> [Data extract]:
******************************

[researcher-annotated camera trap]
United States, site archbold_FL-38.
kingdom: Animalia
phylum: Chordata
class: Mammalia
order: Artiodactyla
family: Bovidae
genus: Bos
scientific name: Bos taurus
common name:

******************************

> [Task description]:
Output every record above in full, exactly as it reads.

> [Answer section]:
[researcher-annotated camera trap]
United States, site archbold_FL-38.
kingdom: Animalia
phylum: Chordata
class: Mammalia
order: Artiodactyla
family: Bovidae
genus: Bos
scientific name: Bos taurus
common name:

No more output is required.